» SOURCE DATA
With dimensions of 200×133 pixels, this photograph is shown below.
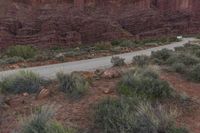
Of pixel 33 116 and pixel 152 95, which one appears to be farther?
pixel 152 95

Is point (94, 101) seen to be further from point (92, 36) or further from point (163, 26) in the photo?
point (163, 26)

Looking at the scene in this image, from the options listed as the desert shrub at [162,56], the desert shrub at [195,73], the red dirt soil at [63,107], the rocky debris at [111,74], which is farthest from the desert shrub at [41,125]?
the desert shrub at [162,56]

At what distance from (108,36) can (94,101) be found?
37796 mm

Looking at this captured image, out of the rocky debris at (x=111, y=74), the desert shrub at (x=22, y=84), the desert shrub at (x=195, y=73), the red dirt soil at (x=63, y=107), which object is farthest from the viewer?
the desert shrub at (x=195, y=73)

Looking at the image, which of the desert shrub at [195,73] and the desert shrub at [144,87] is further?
the desert shrub at [195,73]

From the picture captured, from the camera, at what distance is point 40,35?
44.6 meters

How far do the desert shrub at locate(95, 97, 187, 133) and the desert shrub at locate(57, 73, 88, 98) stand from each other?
1.21 meters

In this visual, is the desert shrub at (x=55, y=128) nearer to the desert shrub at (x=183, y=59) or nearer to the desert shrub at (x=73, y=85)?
the desert shrub at (x=73, y=85)

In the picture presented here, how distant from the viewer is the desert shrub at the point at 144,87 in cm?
991

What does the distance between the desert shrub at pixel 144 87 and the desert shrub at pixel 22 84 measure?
82.0 inches

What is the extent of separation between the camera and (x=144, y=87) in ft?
33.1

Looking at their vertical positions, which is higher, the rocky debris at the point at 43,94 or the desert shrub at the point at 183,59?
the desert shrub at the point at 183,59

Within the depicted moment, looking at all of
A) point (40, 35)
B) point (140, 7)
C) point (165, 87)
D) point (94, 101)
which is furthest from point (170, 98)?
point (140, 7)

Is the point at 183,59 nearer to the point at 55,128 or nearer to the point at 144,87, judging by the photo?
the point at 144,87
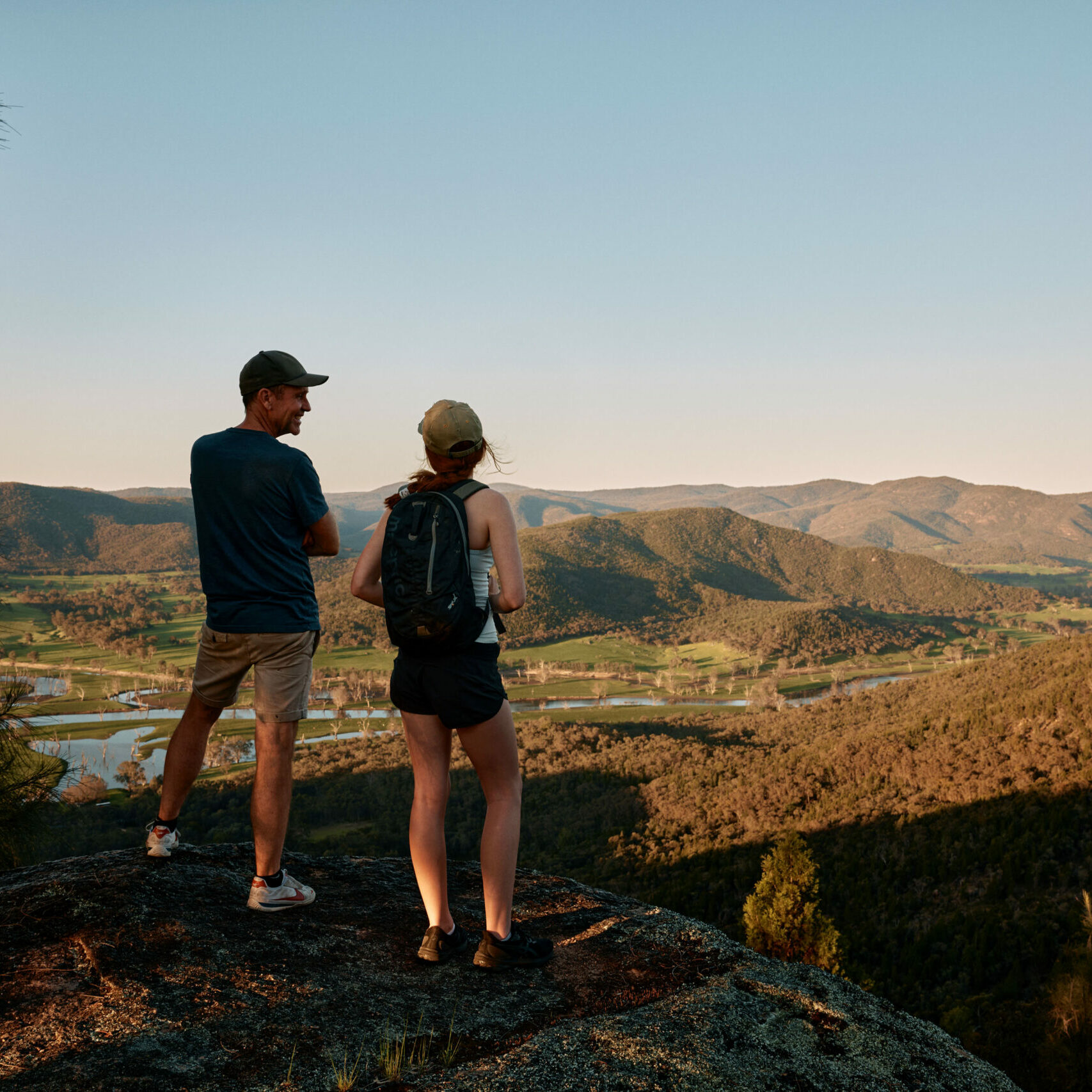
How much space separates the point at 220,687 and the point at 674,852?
55052mm

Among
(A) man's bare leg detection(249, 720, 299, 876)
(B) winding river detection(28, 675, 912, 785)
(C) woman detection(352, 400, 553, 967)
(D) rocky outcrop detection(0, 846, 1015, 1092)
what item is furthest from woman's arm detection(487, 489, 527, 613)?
(B) winding river detection(28, 675, 912, 785)

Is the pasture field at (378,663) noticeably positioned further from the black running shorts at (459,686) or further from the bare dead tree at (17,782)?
the black running shorts at (459,686)

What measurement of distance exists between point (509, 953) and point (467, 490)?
93.9 inches

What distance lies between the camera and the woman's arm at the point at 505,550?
3.49 metres

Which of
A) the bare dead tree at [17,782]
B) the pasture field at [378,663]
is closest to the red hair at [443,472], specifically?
the bare dead tree at [17,782]

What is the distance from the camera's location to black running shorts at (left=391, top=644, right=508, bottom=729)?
3.55 meters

» INSTRUCTIONS FOR THE TASK
Quote everything in the listing from the line containing "Looking at the image, which" down to the line containing "44.6 meters", including both of those lines.

» RESULT OF THIS TASK
Looking at the image, which of the desert shrub at [195,73] and the desert shrub at [144,87] is further?
the desert shrub at [195,73]

From the picture captured, from the camera, at what distance is point 40,35?
44.6 meters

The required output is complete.